Cole's Diagnosis: Leverage, Not Credit Quality

Here's where I think the nuance matters enormously. Cole was direct and specific about what caused the drop, and what didn't cause it.

He described the event as a leverage liquidation event, not a deterioration in underlying credit quality. That distinction is crucial. What happened, according to Cole, is that a significant number of investors had been using borrowed money to amplify their returns from these high-yield instruments. Both STRC and SATA offer double-digit annual yields, which naturally attracted traders looking to juice those returns further with leverage.

When prices started declining, for any reason, those leveraged positions triggered margin calls. Margin calls force selling regardless of whether the investor wants to sell or believes the asset is worth more. That forced selling pushed prices lower, which triggered more margin calls, which triggered more forced selling. A self-reinforcing loop that had nothing to do with whether STRC or SATA were actually creditworthy instruments.

Cole reached back to a well-worn Wall Street saying to capture the dynamic: the road to hell is paved with carry. When investors pile into high-yield instruments using leverage, the strategy works beautifully, until it doesn't.

The Treasury Analogy Is Apt

To make the point even clearer, Cole drew a comparison to historical blow-ups involving leveraged U.S. Treasury positions. There have been moments in market history where leveraged hedge funds holding Treasuries faced forced liquidations that sent Treasury prices temporarily sharply lower, despite the fact that U.S. government debt remained among the most creditworthy instruments on earth. The liquidation event and the credit event are two completely different things.

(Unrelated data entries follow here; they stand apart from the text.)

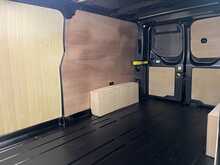 Ford Transit Custom 2.0 300 EcoBlue Limited Panel Van 5dr Diesel Manual L2 H1 Euro 6 (s/s) (130 ps) - U2046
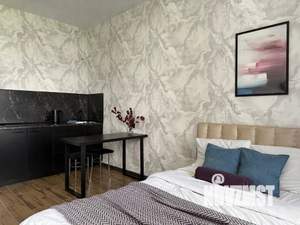 Студия квартира, посуточно, 31м2, 3/26 этаж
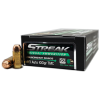 380 Auto – Ammo Inc. Streak 100 Grain TMJ Green Cold Tracer – 50 Rounds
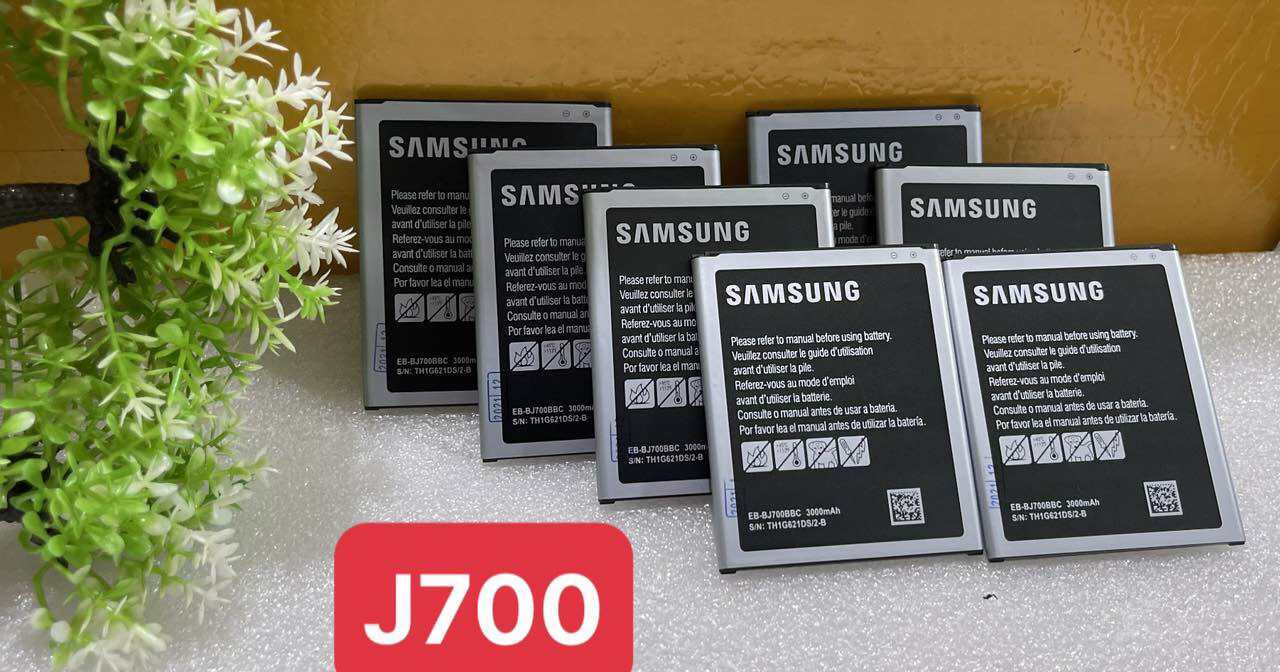 Pin Samsung j700_j7 2015 zin mới hàng chuẩn giá tốt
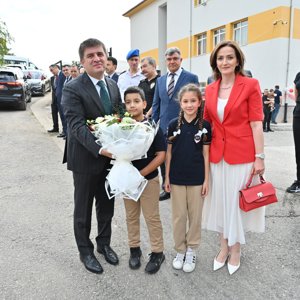 2026-2027 Eğitim Öğretim Yılı İlköğretim Haftası Kutlama Programı gerçekleştirildi. - fotoğraf 1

That's the same argument he's making for STRC and SATA. The forced selling reflected the capital structure of the traders holding these instruments, not anything fundamentally broken inside the issuers themselves.

The Rebound Was Real

What supports Cole's interpretation most concretely is what happened after the lows were set. Both STRC and SATA rebounded meaningfully from their intraday lows before markets closed. Cole noted that both experienced significant buying interest at the trough levels, buyers who presumably made the same judgment he's articulating, that the selloff was mechanical rather than fundamental.

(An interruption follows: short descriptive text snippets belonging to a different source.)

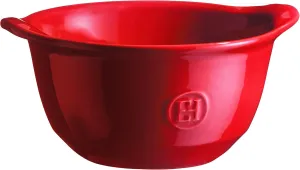 Emile Henry Ultime Collection 6.5" x 5.5" Oven Bowl | Burgundy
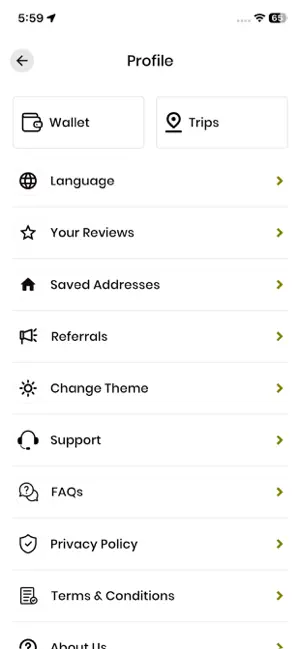Kunar screenshot 4
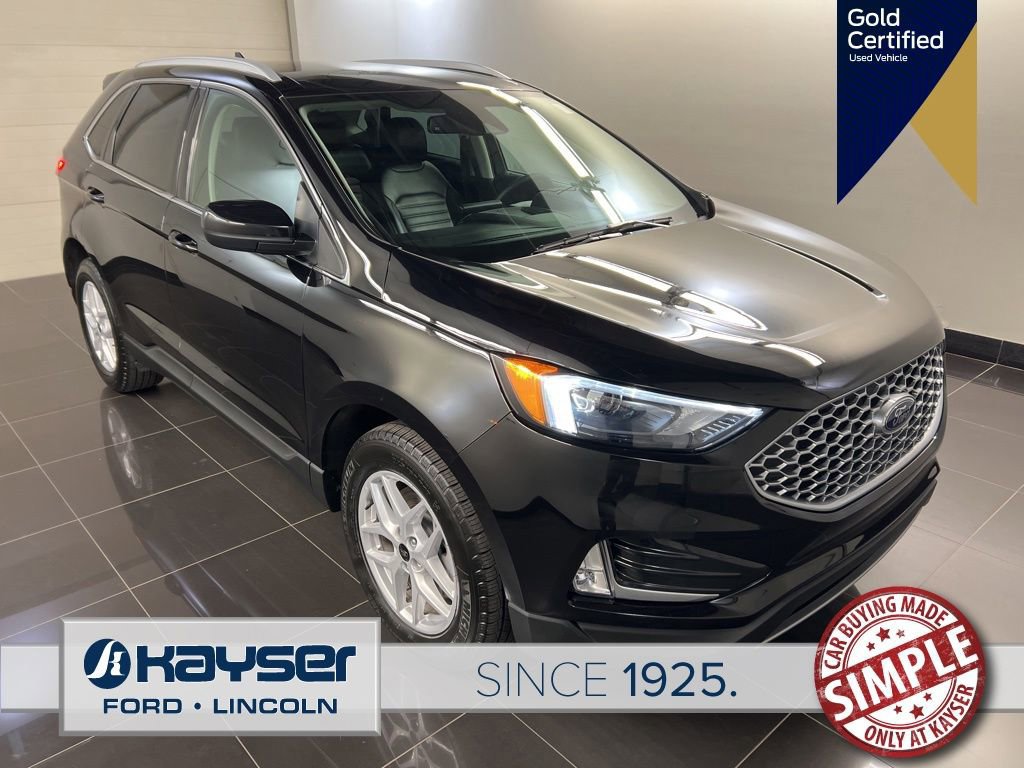 Certified 2024 Ford Edge SEL w/ Convenience Package image 5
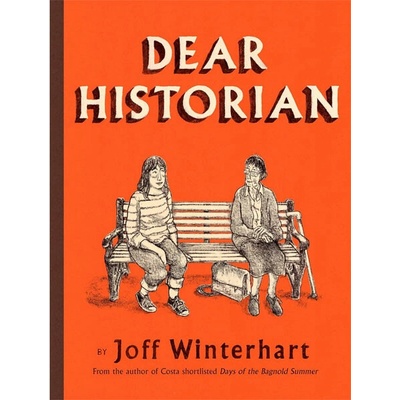 Jonathan Cape Dear Historian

Cole also confirmed that Strive's dividend reserves remain fully intact and that the firm itself is not under any financial stress.

What I Take From All of This

A liquidation event and a credit event are not the same thing, and Thursday proved that distinction matters more in digital credit than anywhere else right now. The yields that attracted leveraged capital into STRC and SATA are real. The credit backing them hasn't changed. But the leverage sitting on top of that credit just got violently flushed out.